• [Exercise goal]:
Print out the data precisely as it appears here, with no pictures.

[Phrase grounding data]

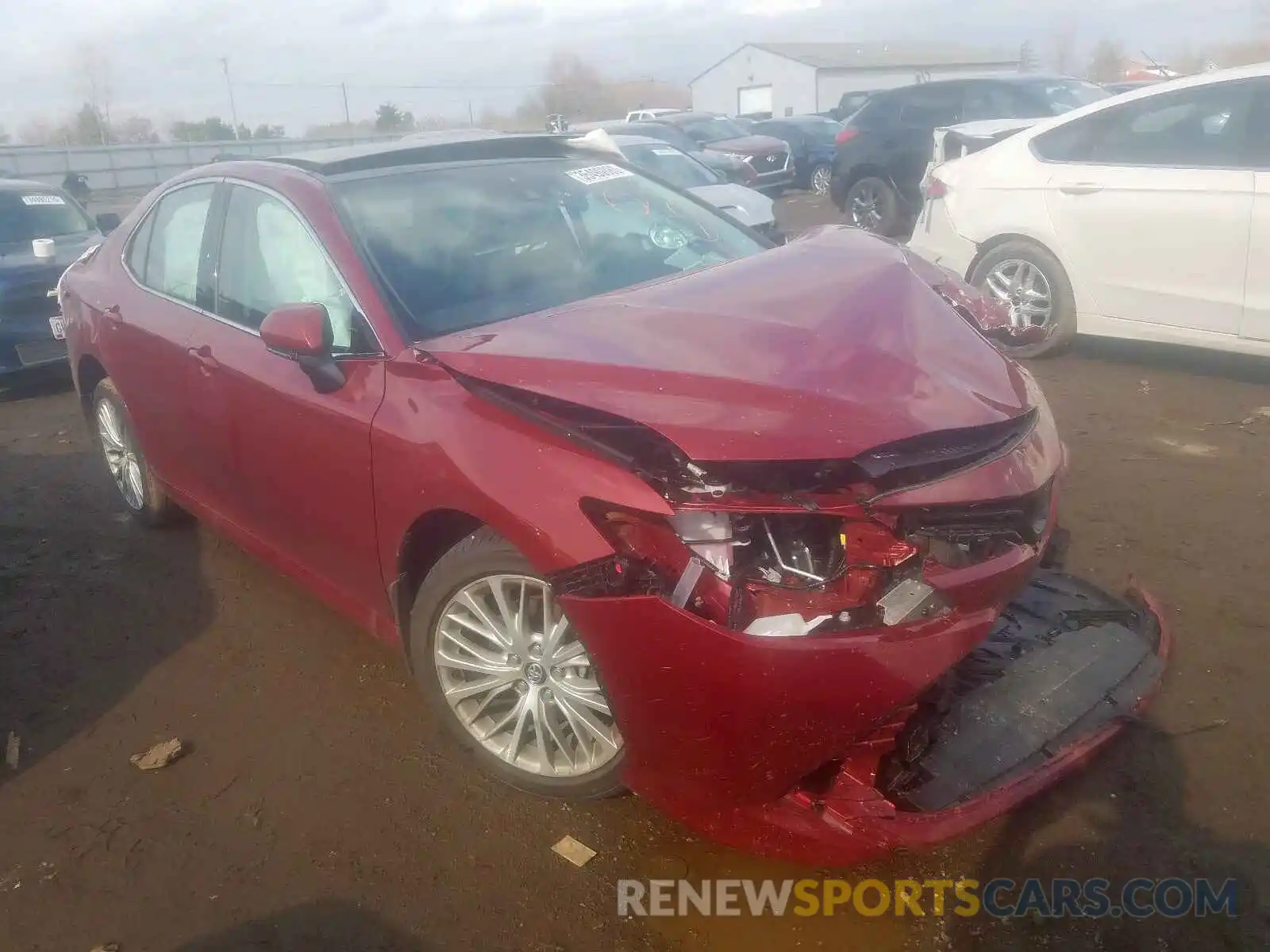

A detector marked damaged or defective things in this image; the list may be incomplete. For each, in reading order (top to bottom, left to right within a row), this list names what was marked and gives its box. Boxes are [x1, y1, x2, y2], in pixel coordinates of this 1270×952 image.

crumpled hood [421, 225, 1036, 462]
damaged front end [444, 347, 1163, 868]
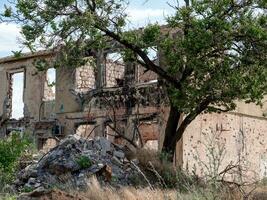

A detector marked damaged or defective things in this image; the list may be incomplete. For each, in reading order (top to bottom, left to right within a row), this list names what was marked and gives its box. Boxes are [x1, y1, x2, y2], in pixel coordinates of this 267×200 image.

damaged facade [0, 49, 267, 180]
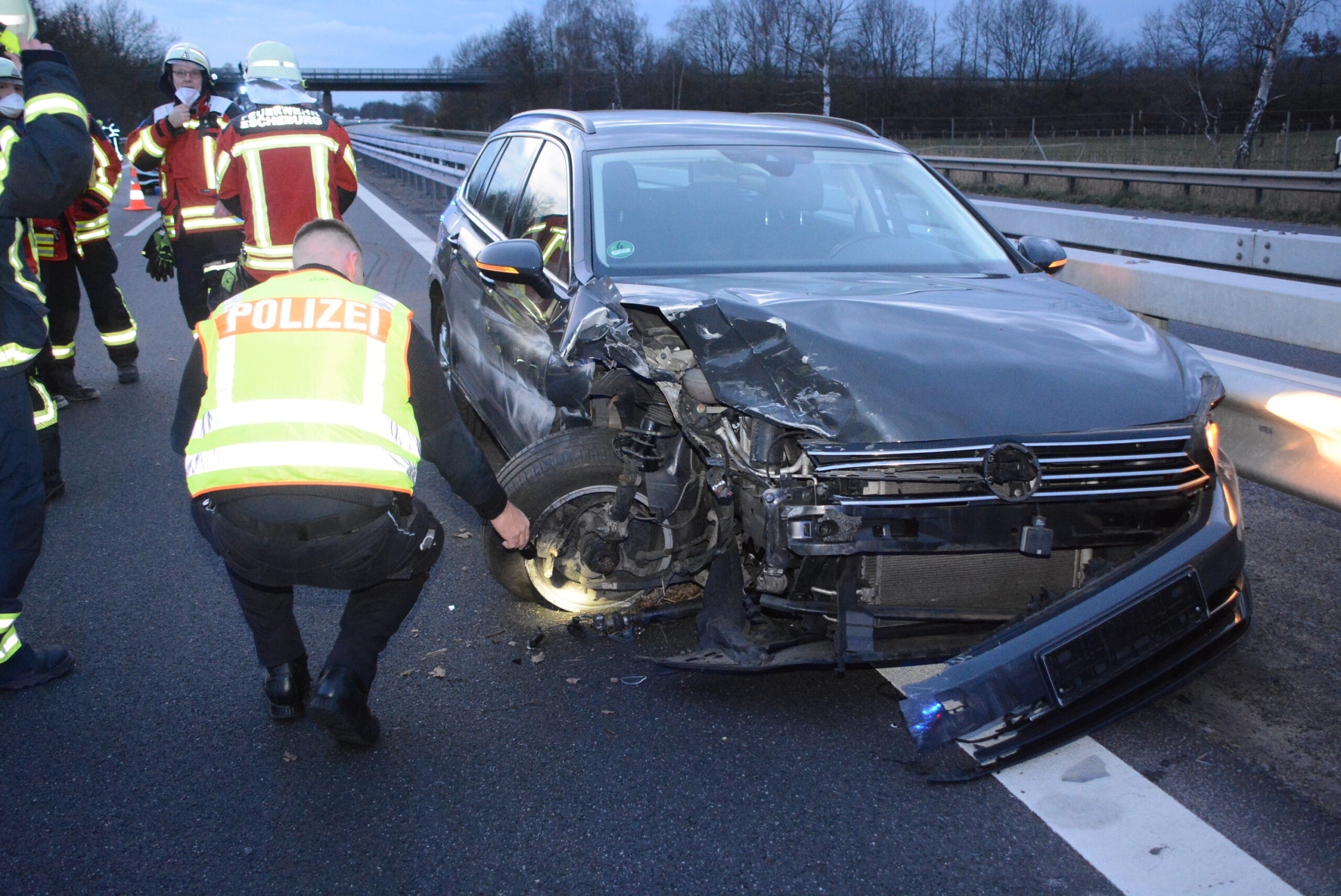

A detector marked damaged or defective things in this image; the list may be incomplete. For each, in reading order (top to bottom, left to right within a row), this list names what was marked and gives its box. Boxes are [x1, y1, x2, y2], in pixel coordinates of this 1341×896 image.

• [Task output]:
A detector marked damaged or defective things in this image; the list may be incomplete. For each, in reading order (top to bottom, left to right within a row), this list names what was marked and gives its box. Boxes are [x1, y1, x2, y2], in pixel coordinates of this 1270×952 image.

crumpled hood [421, 225, 1036, 462]
damaged front end [444, 347, 1163, 868]

A detector marked damaged or defective things in this image; the list may be incomplete. For each, in reading order (top to bottom, left to right within a row), this list names what was marked and gives its box. Boxes are [x1, y1, x2, y2], in pixel coordinates of this 267×200 image.

damaged facade [0, 49, 267, 180]

A detector marked damaged or defective things in this image; the list may be incomplete. For each, in reading order (top to bottom, left to right within a row), this list names what was marked and gives its box. Boxes are [x1, y1, x2, y2], in pixel coordinates of this 1341×896 image.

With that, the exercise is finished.